Personal sympathy made me prone to understanding the Jewish cause. But the historical rationale, and the memory of the case of Texas, forced me to imagine – as a Mexican – the reaction that the Arab people would necessarily have.

In November 1947, Mexico’s newspaper of record, Excélsior, also related the Palestinian cause to Mexico’s loss of territory to the US a century earlier:

The colonisation of a territory belonging to an economically weak and, naturally, less organised people, by organised groups with much greater economic power … would give birth to another injustice instead of solving the one committed against the Jews … Whosoever has suffered in flesh and blood the experience of Texas and everything else that occurred there has the authority to present themselves in every way as a defender of the right of the people to govern themselves.

Mexico itself was a settler-colonial state that had gained independence from Spain less than three decades before its defeat by the US. In 1948, as today, the interpretation of events in Palestine through the subject position of the observer was common.

The partition of Palestine and the 1948 war riveted the world. The emotional matrix framing Israel/Palestine at the time of the 1948 war – anticolonial anger and frustration, as well as a mixture of shame, guilt and compassion in response to the Holocaust – has proven highly durable. The antisemitism exemplified by German and Austrian coldness to Israel, and German, Austrian and Arab fantasies of Jewish aspirations for regional domination have also endured. The blend of sympathy for the Palestinians and antisemitism was not limited to the Arab world. On the day that the Mexican newspaper Excélsior published its editorial comparing Palestine with Mexico, it published another editorial accusing Jews of having ‘been repeatedly converted from persecuted to persecutors and vice-versa throughout their entire history.’ Moreover, ‘wherever they are, [Jews] isolate themselves, without mixing themselves or even less merging themselves with who they live with.’ Due to their ‘cohesion and solidarity … they are able to rapidly triumph in all means, finally becoming hated and provoking the most extraordinary explosions of violence against them.’ In other words, according to the editorial, Jews deserve to be hated and have invited their own persecution – perhaps not for killing Christ, but for their invariable success.
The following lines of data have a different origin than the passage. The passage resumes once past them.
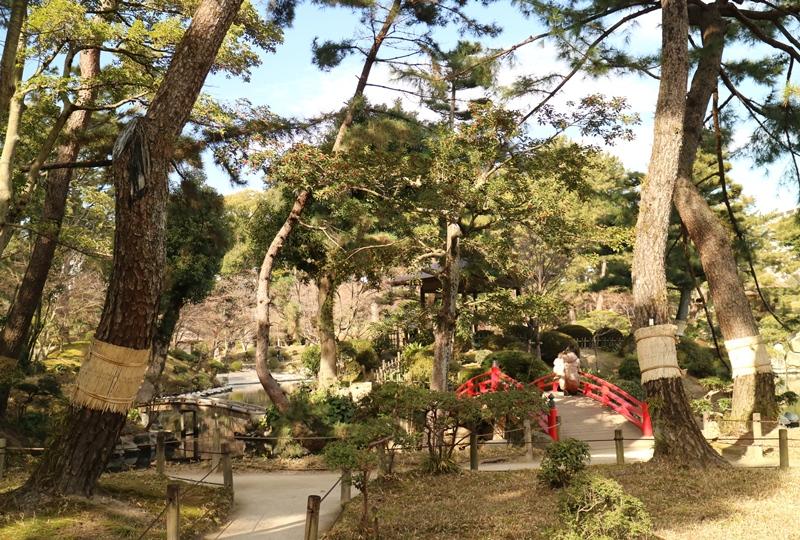 縮景園の背の高い松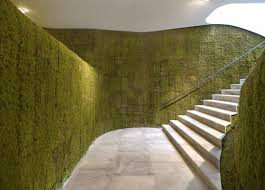 green wallcovering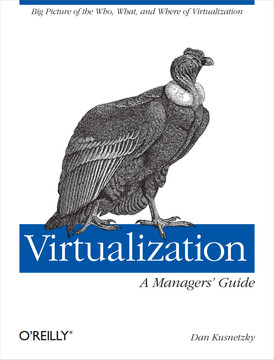 Virtualization: A Manager's Guide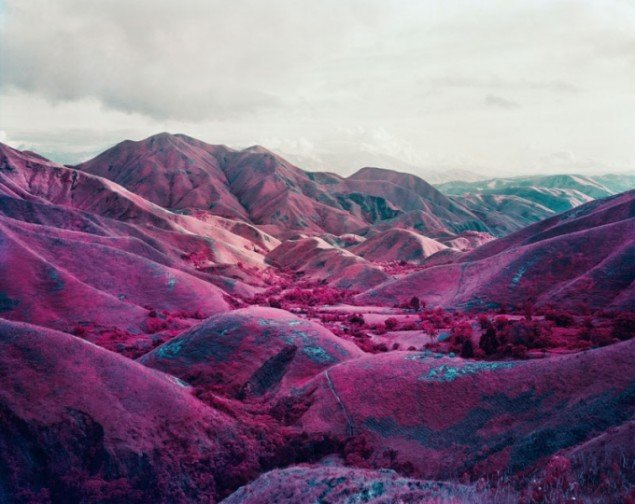 Richard Mosse: Nowhere To Run, 2010 Digital c-print. (Courtesy of the artist, Jack Shainman Gallery / carlier ǀ gebauer)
On the eve of Israel’s creation and the Nakba, people throughout the world viewed Palestine with powerful and varied feelings. Then, as now, Christian and Muslim fervour, anti- and philo-semitism, anticolonialism, altruistic humanitarianism and political self-interest all shaped how people around the world saw the region. The extraordinary symbolic power of the Holy Land to Muslims and Christians everywhere; a fascination, even obsession, with Jews that has both positive and negative valences; and anti-imperial principle and anger at the US for reasons beyond its support of Israel have all fuelled acute and enduring passions about Israel/Palestine. Palestine has become a palimpsest onto which people around the world project problems within their own countries, adding another layer of commitment – and, often, distortion. The magnitude and intensity of feelings about Palestine in the immediate postwar period, feelings created by an interaction of multiple, overlapping historical forces of singular strength and intensity, created an affective black hole possessed of enormous power, which remains with us to this day.